Directions
Reproduce the text of the material below word for word, leaving out the pictures.

[Begin Record set]

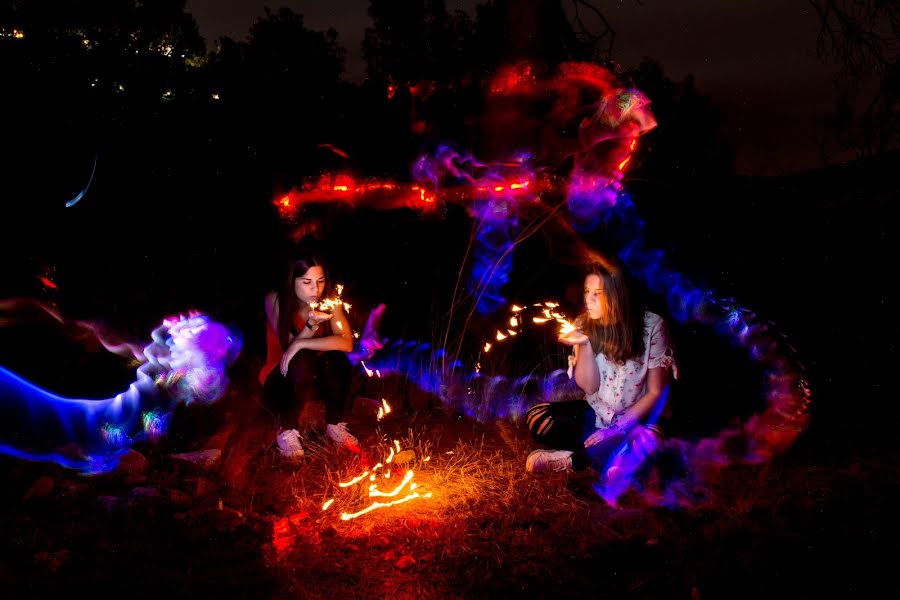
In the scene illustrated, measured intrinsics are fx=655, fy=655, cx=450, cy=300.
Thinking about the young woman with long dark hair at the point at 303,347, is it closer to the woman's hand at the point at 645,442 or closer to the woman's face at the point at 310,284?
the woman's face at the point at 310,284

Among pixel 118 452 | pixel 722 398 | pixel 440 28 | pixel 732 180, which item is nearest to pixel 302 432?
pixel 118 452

[End Record set]

Output of the task
In the scene illustrated, measured intrinsics are fx=655, fy=655, cx=450, cy=300.
Thinking about the young woman with long dark hair at the point at 303,347, is it closer to the woman's hand at the point at 645,442 or closer to the woman's face at the point at 310,284?
the woman's face at the point at 310,284

Among pixel 118 452 | pixel 722 398 | pixel 440 28 | pixel 732 180, which item is nearest to pixel 302 432?
pixel 118 452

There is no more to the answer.